> _Selected extract_
Words and Phrases-’Manufacturing purposes’-Meaning of-
Transfer of Property Act 1882, S. 106.
HEADNOTE:
The plaintiff (respondent) let out the accommodation in
dispute at a rent of Rs. 850/- per annum to the defendant
(appellant) who was doing the business of retreading of
tyres in the said premises. The defendant defaulted in
payment of rent, and the plaintiff sent one month’s notice
terminating the tenancy. Thereafter, the plaintiff
instituted a suit for recovery of arrears of rent and
ejectment against the defendant.
The suit was contested, on the ground that the premises
in dispute had been let out for manufacturing purposes and
in view of s. 106, Transfer of Property Act, the lease could
be terminated by the landlady only by six months notice
expiring with the end of the year of tenancy and since the
plaintiff had served only 30 days’ notice, the same was
invalid and ineffective to terminate the tenancy.

> _Exercise set_
- a) Please rewrite the paragraph of the headnote that begins "The plaintiff (respondent) let out" as a short list, keeping its main facts.
- b) Answer these questions from the headnote:
(i) What was the annual rent for the premises?
(ii) How much notice did the plaintiff send to end the tenancy?
(iii) Which section of which Act did the defense rely on?
- c) Carry the headnote forward, starting after its last sentence.
The data that comes after the headnote isn't needed for any of the tasks.

> _Recorded data_
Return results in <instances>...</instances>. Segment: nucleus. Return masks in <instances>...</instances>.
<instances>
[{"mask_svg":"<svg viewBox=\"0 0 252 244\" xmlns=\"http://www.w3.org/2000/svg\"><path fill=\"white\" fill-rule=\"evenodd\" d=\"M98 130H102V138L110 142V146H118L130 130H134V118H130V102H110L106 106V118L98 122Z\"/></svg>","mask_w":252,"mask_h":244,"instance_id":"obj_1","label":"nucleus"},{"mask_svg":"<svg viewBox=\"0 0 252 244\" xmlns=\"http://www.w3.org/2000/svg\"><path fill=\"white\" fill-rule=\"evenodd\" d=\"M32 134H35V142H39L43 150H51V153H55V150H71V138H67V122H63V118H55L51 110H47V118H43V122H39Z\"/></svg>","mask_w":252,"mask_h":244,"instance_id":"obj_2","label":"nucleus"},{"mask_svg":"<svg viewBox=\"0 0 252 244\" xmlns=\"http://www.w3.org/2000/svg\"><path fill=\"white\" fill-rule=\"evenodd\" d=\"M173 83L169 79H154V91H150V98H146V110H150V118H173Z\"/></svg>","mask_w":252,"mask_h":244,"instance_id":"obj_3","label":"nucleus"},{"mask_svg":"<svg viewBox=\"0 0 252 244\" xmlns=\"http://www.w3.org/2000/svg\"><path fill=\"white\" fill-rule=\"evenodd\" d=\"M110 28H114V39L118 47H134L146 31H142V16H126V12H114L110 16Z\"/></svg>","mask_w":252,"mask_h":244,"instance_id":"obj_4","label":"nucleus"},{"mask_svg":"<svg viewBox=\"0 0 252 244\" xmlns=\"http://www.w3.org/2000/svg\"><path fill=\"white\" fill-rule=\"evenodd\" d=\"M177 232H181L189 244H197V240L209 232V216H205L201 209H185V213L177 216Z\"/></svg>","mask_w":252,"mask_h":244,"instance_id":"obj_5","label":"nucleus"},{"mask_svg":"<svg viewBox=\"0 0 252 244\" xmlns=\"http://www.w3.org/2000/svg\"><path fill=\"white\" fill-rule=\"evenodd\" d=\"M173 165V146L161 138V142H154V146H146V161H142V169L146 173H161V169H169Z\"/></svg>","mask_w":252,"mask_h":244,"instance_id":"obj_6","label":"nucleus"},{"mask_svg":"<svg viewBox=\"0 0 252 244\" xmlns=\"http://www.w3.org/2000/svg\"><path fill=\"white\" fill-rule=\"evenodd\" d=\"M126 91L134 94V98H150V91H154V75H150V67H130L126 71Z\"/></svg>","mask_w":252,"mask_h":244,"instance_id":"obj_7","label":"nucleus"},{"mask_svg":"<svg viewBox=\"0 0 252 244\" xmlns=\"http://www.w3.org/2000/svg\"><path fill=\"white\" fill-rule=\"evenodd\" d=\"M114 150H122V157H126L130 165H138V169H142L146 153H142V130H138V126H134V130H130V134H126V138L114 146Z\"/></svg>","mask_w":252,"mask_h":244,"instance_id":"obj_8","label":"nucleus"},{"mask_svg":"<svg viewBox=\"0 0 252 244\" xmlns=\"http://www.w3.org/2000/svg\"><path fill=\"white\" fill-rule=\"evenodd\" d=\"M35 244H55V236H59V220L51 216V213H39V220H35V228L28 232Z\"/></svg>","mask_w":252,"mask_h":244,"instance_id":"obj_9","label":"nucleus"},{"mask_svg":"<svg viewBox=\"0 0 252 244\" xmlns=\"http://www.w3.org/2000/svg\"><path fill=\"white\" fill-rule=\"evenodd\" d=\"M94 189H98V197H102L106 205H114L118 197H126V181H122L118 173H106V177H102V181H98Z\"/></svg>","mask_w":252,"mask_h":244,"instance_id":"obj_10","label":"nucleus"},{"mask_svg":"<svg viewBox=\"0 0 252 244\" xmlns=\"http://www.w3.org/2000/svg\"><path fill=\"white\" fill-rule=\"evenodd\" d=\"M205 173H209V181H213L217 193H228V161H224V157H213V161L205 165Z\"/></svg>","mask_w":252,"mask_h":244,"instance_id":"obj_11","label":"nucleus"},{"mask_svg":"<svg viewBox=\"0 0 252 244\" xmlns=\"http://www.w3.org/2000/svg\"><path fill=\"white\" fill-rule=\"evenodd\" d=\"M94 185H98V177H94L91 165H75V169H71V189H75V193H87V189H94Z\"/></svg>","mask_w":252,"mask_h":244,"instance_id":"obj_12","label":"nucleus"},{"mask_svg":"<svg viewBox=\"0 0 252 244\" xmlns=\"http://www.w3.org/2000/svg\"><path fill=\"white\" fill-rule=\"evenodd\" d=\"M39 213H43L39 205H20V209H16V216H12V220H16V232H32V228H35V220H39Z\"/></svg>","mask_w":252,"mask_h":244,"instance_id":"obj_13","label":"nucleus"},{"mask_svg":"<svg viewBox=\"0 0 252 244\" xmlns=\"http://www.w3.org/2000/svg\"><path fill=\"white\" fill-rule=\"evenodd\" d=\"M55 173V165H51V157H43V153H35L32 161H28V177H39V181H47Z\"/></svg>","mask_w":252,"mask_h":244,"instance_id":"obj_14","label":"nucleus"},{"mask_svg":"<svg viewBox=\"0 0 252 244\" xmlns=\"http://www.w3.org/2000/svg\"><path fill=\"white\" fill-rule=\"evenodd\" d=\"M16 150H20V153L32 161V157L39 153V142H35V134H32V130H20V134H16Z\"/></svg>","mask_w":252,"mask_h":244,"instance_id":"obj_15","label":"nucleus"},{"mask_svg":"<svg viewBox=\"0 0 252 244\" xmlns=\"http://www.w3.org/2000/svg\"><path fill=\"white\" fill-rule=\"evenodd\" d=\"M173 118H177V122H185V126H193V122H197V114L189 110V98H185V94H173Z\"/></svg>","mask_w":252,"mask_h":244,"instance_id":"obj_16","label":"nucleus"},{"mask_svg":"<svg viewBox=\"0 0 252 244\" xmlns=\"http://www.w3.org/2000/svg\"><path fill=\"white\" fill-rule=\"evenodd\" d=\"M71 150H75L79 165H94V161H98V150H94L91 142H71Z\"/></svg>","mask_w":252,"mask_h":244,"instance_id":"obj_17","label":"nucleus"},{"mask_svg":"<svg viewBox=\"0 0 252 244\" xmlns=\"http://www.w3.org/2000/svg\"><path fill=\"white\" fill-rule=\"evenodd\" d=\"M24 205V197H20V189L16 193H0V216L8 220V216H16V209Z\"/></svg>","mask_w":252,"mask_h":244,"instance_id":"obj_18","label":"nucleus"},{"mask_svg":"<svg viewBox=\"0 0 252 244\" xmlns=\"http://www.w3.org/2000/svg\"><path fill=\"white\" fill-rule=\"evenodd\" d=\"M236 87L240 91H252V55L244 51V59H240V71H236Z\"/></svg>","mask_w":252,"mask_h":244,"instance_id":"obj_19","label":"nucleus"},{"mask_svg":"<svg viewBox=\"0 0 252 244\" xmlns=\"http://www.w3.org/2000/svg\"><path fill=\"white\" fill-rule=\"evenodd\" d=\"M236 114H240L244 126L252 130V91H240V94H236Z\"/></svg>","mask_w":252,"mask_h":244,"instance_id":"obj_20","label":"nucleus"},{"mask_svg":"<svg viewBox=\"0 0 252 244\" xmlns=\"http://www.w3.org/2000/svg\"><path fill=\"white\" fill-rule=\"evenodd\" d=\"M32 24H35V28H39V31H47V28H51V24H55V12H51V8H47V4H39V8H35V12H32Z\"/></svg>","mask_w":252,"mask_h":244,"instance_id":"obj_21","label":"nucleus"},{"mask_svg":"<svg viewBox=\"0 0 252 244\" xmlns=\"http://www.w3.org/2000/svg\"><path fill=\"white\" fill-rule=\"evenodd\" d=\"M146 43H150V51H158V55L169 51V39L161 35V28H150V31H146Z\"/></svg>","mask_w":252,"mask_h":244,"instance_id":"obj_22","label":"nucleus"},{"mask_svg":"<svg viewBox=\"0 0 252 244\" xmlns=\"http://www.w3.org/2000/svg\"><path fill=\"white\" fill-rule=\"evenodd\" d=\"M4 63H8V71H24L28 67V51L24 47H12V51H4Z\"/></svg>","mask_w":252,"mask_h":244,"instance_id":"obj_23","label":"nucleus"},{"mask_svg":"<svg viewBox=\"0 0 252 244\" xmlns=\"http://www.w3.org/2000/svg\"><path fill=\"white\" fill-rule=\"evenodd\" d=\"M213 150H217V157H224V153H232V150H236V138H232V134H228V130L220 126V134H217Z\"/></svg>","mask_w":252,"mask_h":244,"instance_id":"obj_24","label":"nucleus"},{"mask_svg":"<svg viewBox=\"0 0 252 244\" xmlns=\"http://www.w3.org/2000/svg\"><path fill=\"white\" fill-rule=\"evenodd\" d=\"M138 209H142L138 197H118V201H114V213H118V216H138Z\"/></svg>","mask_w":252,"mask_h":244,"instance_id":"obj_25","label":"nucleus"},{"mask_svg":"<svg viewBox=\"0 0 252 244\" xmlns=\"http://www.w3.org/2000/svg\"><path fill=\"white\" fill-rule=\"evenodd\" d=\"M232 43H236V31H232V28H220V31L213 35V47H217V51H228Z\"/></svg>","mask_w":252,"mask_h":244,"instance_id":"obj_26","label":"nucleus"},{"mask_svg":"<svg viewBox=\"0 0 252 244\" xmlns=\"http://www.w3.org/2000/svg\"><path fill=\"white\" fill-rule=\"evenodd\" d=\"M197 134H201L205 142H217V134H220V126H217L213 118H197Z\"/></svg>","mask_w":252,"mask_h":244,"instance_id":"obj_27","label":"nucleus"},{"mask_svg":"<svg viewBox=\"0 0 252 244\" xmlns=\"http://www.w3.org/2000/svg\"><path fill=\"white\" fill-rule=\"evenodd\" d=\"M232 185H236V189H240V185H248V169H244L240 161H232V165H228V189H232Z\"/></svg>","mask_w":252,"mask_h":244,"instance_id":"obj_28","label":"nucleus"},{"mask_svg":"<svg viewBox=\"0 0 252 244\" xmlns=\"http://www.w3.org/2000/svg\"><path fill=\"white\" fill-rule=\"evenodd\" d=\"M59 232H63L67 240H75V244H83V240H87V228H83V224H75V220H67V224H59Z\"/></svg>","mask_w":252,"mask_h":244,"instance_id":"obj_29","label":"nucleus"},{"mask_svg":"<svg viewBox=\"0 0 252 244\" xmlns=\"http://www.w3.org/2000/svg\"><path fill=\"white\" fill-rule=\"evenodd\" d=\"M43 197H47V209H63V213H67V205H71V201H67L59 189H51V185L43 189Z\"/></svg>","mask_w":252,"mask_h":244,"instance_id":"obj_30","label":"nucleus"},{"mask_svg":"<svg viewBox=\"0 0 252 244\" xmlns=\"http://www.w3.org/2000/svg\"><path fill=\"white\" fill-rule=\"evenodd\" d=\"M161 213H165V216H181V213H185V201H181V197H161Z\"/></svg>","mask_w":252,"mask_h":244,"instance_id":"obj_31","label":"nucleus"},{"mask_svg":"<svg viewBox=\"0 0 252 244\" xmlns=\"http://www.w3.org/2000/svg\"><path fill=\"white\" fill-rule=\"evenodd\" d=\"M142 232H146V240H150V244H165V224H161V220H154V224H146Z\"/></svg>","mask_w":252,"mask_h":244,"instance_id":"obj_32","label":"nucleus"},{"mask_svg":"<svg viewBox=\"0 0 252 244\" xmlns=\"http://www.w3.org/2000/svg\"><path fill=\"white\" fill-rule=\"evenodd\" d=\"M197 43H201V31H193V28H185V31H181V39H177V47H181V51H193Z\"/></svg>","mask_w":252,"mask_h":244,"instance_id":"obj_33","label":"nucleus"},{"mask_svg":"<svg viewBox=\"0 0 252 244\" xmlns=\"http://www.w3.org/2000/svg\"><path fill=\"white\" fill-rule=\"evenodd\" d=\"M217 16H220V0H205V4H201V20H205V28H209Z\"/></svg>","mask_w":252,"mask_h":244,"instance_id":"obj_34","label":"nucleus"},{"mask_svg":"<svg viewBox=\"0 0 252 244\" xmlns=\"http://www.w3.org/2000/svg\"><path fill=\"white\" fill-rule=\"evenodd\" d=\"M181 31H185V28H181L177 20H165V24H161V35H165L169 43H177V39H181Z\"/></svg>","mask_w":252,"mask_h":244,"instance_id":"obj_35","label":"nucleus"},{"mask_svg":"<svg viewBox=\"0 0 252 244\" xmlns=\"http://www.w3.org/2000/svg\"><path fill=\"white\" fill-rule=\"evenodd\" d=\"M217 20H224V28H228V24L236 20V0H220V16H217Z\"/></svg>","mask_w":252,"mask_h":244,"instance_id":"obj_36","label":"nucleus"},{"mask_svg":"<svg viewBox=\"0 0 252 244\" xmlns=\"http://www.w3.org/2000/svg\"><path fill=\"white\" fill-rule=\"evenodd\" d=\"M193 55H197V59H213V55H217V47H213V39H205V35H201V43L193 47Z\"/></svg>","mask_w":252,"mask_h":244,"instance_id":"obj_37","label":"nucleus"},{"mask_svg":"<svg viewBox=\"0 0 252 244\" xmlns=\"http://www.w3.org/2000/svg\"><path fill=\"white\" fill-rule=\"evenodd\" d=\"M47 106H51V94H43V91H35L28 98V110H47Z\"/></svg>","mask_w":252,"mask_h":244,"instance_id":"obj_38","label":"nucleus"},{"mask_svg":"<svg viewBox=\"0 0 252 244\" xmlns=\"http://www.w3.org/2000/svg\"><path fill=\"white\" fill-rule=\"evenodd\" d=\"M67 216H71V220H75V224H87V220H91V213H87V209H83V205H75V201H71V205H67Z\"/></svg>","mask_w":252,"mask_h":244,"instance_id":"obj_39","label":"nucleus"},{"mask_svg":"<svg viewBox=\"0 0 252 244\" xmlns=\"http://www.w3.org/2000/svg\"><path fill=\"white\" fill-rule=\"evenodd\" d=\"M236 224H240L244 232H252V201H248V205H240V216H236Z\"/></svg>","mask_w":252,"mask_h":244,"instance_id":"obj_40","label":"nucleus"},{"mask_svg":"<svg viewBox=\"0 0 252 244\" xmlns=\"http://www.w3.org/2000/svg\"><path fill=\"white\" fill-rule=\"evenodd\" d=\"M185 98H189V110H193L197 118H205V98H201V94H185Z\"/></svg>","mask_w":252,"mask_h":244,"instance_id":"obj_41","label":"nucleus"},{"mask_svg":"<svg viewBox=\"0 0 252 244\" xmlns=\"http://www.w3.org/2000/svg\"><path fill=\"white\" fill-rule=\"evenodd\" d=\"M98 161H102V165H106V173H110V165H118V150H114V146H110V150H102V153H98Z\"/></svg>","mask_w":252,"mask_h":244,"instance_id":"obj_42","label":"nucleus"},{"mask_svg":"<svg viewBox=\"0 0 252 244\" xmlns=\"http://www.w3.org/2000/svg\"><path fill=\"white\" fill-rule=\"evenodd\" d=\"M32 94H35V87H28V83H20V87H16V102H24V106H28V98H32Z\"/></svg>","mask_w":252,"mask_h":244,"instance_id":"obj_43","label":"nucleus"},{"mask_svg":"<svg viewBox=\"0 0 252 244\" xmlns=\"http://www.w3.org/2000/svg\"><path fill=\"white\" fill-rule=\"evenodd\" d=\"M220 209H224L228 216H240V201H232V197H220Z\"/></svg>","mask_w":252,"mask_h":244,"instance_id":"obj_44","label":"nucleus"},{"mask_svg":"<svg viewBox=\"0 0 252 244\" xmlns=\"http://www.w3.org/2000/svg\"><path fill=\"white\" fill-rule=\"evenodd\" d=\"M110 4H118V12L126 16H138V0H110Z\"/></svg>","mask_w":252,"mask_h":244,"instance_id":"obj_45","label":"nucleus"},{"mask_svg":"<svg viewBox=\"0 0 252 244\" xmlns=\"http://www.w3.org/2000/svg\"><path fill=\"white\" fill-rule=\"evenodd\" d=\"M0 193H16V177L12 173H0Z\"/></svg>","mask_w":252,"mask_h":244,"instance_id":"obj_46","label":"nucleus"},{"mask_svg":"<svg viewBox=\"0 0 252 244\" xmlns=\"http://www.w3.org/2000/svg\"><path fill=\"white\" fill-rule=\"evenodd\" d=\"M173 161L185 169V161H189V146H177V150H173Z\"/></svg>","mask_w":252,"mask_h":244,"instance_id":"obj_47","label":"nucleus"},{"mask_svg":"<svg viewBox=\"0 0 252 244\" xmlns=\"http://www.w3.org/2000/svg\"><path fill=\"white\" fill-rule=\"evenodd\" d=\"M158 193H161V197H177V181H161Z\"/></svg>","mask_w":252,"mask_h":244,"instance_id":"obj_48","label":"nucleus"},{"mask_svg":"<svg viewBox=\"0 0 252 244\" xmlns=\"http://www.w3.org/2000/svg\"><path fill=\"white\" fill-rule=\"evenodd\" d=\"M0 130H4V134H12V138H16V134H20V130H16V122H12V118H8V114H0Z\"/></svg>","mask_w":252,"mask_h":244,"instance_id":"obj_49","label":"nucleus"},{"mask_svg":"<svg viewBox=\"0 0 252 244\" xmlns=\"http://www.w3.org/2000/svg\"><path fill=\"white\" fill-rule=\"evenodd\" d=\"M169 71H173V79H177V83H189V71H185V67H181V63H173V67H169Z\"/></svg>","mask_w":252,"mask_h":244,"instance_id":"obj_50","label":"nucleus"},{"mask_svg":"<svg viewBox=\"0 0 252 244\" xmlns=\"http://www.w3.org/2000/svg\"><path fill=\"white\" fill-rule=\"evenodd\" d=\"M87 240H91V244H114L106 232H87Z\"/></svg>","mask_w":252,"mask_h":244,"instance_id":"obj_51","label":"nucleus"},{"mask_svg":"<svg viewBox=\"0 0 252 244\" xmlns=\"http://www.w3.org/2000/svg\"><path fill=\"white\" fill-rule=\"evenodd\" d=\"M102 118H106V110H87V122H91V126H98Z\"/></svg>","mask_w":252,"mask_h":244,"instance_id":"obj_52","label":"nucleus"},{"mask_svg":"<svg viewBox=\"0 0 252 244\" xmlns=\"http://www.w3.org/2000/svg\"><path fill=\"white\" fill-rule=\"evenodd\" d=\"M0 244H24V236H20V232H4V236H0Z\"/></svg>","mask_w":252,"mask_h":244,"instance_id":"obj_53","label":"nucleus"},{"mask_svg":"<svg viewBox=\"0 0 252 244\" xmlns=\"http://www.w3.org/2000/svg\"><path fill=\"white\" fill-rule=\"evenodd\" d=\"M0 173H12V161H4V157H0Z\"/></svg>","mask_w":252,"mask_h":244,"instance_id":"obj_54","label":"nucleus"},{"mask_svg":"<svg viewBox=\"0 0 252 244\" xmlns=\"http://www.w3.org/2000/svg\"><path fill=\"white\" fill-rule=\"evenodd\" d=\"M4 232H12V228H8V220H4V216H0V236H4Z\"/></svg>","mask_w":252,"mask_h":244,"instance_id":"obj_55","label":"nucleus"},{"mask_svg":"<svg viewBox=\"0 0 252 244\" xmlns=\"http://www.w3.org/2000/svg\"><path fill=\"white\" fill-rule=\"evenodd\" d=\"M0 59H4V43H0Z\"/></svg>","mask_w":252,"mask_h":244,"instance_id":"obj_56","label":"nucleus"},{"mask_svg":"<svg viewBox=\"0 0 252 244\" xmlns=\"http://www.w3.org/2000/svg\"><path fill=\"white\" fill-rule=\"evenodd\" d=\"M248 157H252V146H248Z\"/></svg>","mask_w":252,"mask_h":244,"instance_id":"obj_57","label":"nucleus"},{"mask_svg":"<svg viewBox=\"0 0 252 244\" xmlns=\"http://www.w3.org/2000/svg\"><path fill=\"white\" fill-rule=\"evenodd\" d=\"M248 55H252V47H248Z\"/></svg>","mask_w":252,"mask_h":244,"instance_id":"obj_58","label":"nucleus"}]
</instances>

> _Exercise responses_
- a)
- The plaintiff (respondent) let the premises to the defendant (appellant) at Rs. 850/- per annum.
- The defendant ran a tire-retreading business there.
- The defendant defaulted on rent.
- The plaintiff sent one month's notice ending the tenancy.
- The plaintiff then sued for arrears of rent and ejectment.

- b)
(i) Rs. 850/- per annum.
(ii) One month's notice (30 days).
(iii) Section 106 of the Transfer of Property Act, 1882.

- c)
The Trial Court and the First Appellate Court
concurrently decreed the suit for arrears of rent as well as
for ejectment which was confirmed by the High Court. All the
Courts below held that the retreading of tyres, is not a
’manufacturing purpose’ and, therefore, 30 days’ notice
given by the plaintiff to the defendant for terminating his
tenancy was valid.
In the defendant’s appeal to this Court on the question
whether a lease of a premises for carrying on the business
of retreading of tyres is a lease for ’manufacturing
purposes’ within the contemplation of s. 186 Transfer of
Property Act.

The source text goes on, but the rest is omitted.